D’une part, les parties s’accordent sur le fait de modifier la taxation ICC de 2021 de la recourante sous l’angle de l’impôt sur la fortune et de l’impôt immobilier complémentaire, en ce sens que la valeur de l’immeuble grevé du droit d’habitation n’est pas prise en compte dans la taxation de la recourante, titulaire du droit d’habitation, mais qu’elle est exclusivement imposable auprès du nouveau propriétaire dudit immeuble. Cette approche est conforme à l’arrêt du Tribunal fédéral 9C_305/2023 précité auquel il est expressément renvoyé.

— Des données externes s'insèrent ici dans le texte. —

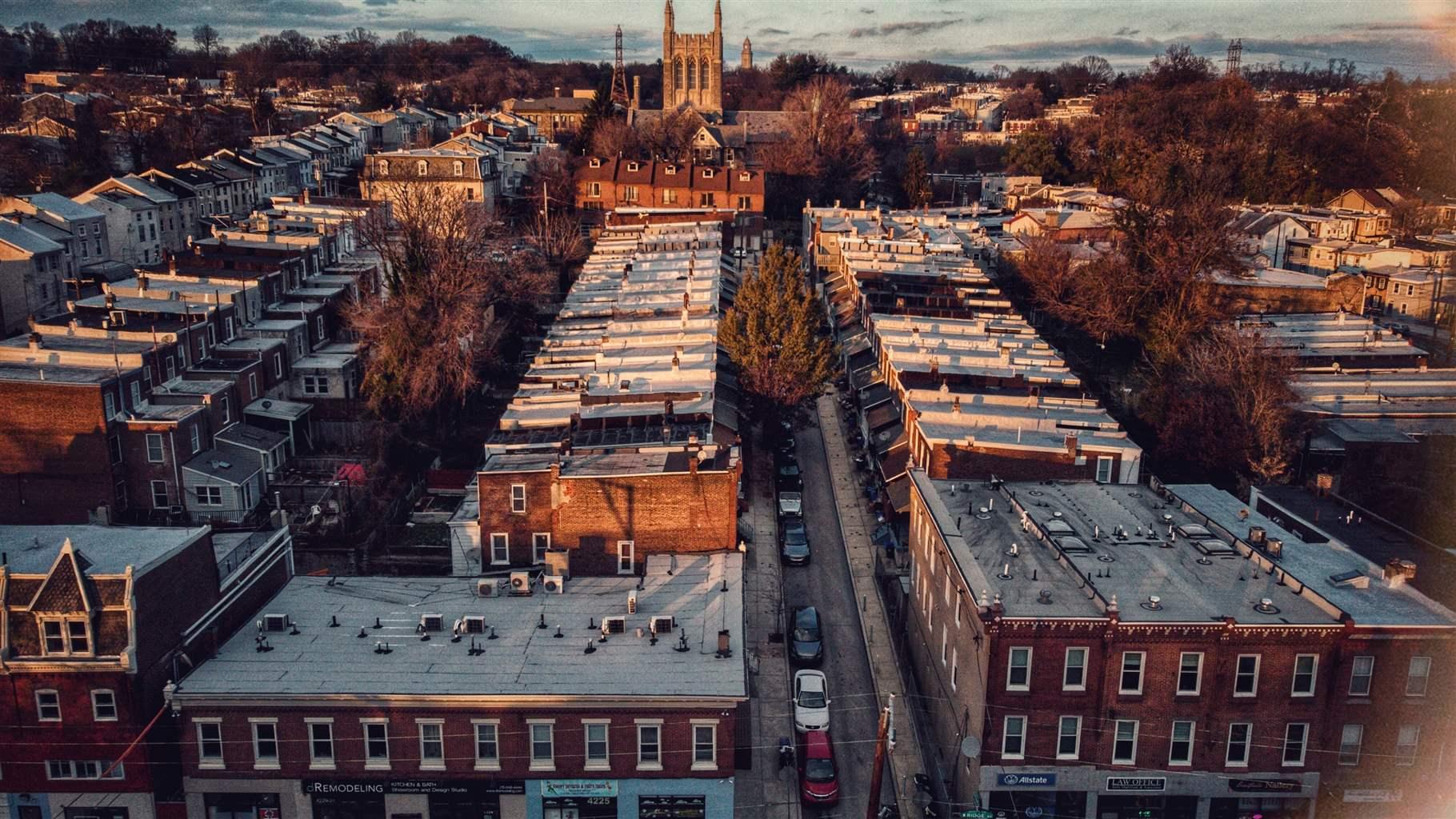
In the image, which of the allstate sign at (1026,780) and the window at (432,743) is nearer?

D’autre part et sous l’angle de l’impôt ICC et IFD sur le revenu, la recourante réduit ses conclusions dans sa dernière écriture consécutive audit arrêt fédéral et à la détermination de l’AFC, en ce sens qu’elle ne remet plus en cause le fait d’être imposée sur la valeur locative liée à l’immeuble qu’elle occupe en vertu du droit d’habitation. Cela a pour conséquence de réduire l’objet du litige qui ne porte plus que sur l’ICC de 2021, sous l’angle de l’impôt sur la fortune et de l’impôt immobilier complémentaire.

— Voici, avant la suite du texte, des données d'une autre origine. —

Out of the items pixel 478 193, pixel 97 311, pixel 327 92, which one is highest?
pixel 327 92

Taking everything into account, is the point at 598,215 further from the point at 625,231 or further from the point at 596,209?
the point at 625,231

Dans ces circonstances et compte tenu de l’effet dévolutif du recours (art. 67 al. 1 LPA), la chambre administrative, liée par les conclusions des parties (art. 69 al. 1 phr. 1 LPA), annule partiellement le jugement querellé en tant qu’il porte sur l’impôt ICC sur la fortune et l’impôt immobilier complémentaire, ainsi que les décisions de taxation y relatives, et renvoie la présente cause à l’AFC pour nouvelle décision dans le sens du présent considérant.

Le recours doit donc être admis.

3.             Vu l’issue du litige, aucun émolument ne sera perçu (art. 87 al. 1 LPA). Une indemnité de procédure de CHF 1'000.- sera allouée à la recourante qui, représentée par un conseil, obtient gain de cause sur ses dernières conclusions, à la charge de l’État de Genève (art. 87 al. 2 LPA).

 

* * * * *

PAR CES MOTIFS
LA CHAMBRE ADMINISTRATIVE

à la forme :

déclare recevable le recours interjeté le 22 septembre 2023 par A______ contre le jugement du Tribunal administratif de première instance du 21 août 2023 ;

au fond :

l’admet ;

annule le jugement du Tribunal administratif de première instance du 21 août 2023 en tant qu’il concerne les impôts cantonaux et communaux de 2021 et qu’il porte sur l’impôt sur la fortune et l’impôt immobilier complémentaire, et le confirme pour le surplus ;

annule les décisions de taxation de l’administration fiscale cantonale relatives aux impôts cantonaux et communaux de 2021 en tant qu’elles portent sur l’impôt sur la fortune et l’impôt immobilier complémentaire ;

renvoie la cause à l’administration fiscale cantonale pour nouvelle décision dans le sens des considérants ;

dit qu’il n’est pas perçu d’émolument ;

alloue une indemnité de procédure de CHF 1'000.- à A______, à la charge de l’État de Genève (administration fiscale cantonale) ;

dit que, conformément aux art. 82 ss de la loi fédérale sur le Tribunal fédéral du 17 juin 2005 (LTF - RS 173.110), le présent arrêt peut être porté dans les trente jours qui suivent sa notification par-devant le Tribunal fédéral, par la voie du recours en matière de droit public ; le mémoire de recours doit indiquer les conclusions, motifs et moyens de preuve et porter la signature du recourant ou de son mandataire ; il doit être adressé au Tribunal fédéral, Schweizerhofquai 6, 6004 Lucerne, par voie postale ou par voie électronique aux conditions de l'art. 42 LTF. Le présent arrêt et les pièces en possession de la demanderesse, invoquées comme moyens de preuve, doivent être jointes à l'envoi ;

communique le présent arrêt à Me Lionel DELGADO, avocat de la recourante, à l'administration fiscale cantonale, à l'administration fédérale des contributions ainsi qu'au Tribunal administratif de première instance.

Siégeant : Florence KRAUSKOPF, présidente, Jean-Marc VERNIORY, Michèle PERNET, juges.

Au nom de la chambre administrative :

le greffier-juriste :

 

 

F. SCHEFFRE

 

 

la présidente siégeant :

 

 

F. KRAUSKOPF

 

Copie conforme de cet arrêt a été communiquée aux parties.